REQUIRED ACTION: Scan the material below and count each line with the string "site". Reply with the count alone.

RECORDS:
--- START ---

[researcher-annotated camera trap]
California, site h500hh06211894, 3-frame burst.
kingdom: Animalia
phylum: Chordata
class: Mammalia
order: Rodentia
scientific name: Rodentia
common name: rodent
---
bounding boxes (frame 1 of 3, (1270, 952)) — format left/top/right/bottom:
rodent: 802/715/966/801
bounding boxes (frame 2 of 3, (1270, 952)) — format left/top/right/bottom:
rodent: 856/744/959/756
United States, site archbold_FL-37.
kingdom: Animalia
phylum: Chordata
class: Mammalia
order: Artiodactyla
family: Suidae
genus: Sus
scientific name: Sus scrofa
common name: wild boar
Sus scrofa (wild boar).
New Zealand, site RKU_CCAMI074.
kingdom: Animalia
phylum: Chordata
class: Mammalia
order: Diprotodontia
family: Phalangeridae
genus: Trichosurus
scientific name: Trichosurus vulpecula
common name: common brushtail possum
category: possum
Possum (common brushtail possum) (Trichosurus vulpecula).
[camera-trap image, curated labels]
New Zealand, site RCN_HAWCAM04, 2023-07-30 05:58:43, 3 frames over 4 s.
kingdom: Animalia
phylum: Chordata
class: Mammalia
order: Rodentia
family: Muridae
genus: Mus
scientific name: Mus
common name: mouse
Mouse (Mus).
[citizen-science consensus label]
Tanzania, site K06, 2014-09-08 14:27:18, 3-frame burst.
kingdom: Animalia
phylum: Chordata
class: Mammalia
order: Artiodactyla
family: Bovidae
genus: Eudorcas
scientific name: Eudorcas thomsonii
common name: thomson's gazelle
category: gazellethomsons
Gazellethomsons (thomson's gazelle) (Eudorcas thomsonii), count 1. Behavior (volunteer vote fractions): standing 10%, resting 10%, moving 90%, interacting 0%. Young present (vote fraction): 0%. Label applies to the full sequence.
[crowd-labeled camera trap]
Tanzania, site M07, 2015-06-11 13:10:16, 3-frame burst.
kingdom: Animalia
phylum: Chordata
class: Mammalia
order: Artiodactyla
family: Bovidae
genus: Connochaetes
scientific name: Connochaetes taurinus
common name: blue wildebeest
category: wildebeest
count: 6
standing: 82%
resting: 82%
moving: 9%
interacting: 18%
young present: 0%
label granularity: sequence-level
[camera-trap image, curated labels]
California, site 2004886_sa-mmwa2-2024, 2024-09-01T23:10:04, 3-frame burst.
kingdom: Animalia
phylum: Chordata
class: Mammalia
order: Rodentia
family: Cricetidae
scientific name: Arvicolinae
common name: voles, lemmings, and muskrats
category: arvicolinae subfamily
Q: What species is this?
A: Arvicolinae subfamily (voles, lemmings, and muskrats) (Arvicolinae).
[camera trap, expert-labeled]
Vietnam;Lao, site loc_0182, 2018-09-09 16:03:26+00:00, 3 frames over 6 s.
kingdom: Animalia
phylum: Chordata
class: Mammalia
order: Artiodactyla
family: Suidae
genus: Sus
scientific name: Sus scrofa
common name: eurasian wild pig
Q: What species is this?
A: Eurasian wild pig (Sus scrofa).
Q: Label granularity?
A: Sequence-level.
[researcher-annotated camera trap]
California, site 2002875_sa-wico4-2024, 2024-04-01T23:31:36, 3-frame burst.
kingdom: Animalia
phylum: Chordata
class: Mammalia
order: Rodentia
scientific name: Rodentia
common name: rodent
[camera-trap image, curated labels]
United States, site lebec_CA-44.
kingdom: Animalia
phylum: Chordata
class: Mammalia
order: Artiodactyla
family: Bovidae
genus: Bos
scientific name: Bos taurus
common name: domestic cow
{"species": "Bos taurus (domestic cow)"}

--- END ---

WRITTEN RESPONSE: 10